Given the relatively small size of the EBV genome, the sequencing capacity of Illumina sequencers allows for multiplexing of large number of genomes in a run. We showed here that the EBV portion of the total DNA in cell lines and NPC biopsy specimens can be enriched to ca. 75% of the total raw reads. If we aimed for 500-fold coverage, as in our resequencing of B95-8, C666-1, and HKNPC1, roughly 100 Mb of sequence output per sample is required. The MiSeq sequencer is suggested to have 15 Gb of output with 25 million sequencing reads; hence, it is possible to sequence as many as 150 EBV genomes per run. The output of HiSeq2500 is suggested to be 1 Tb at best, which is equivalent to 10,000 genomes' worth of output. This dramatic increase in genome output highlights the advantage of using target capture to enrich EBV DNA from total DNA of samples.
The heterogeneity of HKNPC1 and the other eight newly sequenced NPC-EBV genomes ranged from 0.019% (HKNPC1) to 0.055% (HKNPC6) and was much lower than the interstrain variability of ca. 0.5% for virus of the same type, indicating that the heterogeneity is unlikely to be the result of coinfection of different viral strains. The small degree of heterogeneity suggested that the current view of clonal expansion in NPC remains valid. However, spontaneous mutations might arise in the EBV genomes during the process of clonal expansion.

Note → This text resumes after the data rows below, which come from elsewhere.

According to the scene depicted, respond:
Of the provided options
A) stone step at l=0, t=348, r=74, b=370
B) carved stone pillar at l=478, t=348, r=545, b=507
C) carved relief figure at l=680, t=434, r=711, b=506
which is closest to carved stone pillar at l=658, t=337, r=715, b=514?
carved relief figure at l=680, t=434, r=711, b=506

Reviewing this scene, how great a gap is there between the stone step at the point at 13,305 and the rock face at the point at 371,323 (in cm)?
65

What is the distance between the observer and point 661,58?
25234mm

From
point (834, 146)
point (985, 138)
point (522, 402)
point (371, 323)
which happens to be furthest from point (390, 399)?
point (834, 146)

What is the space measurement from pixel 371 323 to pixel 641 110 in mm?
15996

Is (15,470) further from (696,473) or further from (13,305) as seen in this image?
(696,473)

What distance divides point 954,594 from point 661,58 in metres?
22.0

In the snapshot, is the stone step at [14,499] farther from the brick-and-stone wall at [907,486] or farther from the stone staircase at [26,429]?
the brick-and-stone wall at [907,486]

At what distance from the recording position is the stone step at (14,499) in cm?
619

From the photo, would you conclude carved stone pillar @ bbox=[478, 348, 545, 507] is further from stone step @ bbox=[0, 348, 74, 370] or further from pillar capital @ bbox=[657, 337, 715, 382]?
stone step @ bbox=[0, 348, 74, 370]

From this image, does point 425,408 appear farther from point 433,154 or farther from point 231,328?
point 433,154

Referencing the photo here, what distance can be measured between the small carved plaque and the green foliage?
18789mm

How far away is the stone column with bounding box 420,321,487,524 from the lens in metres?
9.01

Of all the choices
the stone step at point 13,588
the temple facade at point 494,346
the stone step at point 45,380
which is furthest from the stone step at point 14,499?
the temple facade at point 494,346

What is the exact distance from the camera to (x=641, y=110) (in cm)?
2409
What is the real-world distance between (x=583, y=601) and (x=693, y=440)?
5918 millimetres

Whole-genome sequencing has clearly revealed much wider sequence diversity in many of the previously unattended genomic regions of EBV. Polymorphisms in the genes encoding tegument and early lytic proteins and glycoproteins have been identified here. BPLF1 is one of the few tegument proteins whose function has been relatively well investigated (41). We identified two nonsynonymous mutations in the N-terminal region of the protein that exhibits deubiquitinating activity. Postulation on the effect of other mutations in the tegument proteins would first require elucidation of the function of the individual domains of these proteins. Glycoproteins, including gp350 and gp110, are important molecules for viral entry into host cells (42, 43). A missense mutation in the BLLF1 gene of HKNPC6 genome results in loss of the transmembrane domain in the encoded gp350 protein, which will incapacitate the anchoring function of the viral envelope to the cell receptor for viral entry. Since only HKNPC6, but not the closely related HKNPC7, harbored the mutation, it might be acquired recently after the virus had entered the host cell. Tsai et al. had shown that polymorphisms within the BALF4 gene might contribute to the tropism of the M81 EBV strain to epithelial cells (37). Interestingly, the translated amino acid sequences of BALF4, which encodes gp110, of all the NPC-EBV genomes, are perfectly identical to those of the M81 strain except for one residue in the HKNPC1 genome. Future work using mutagenesis will help to pinpoint the mutations of BALF4 that contribute to epitheliotropism. That same group also showed that polymorphisms in the BZLF1 gene might be related to increased and sustained lytic replication in EBV-infected B cells (37). The translated amino acid sequences of BZLF1 of HKNPC1 to -5, -8, and -9 are highly similar to those of M81. However, the effect of such BZLF1 polymorphisms on an epithelial cell system has yet to be tested.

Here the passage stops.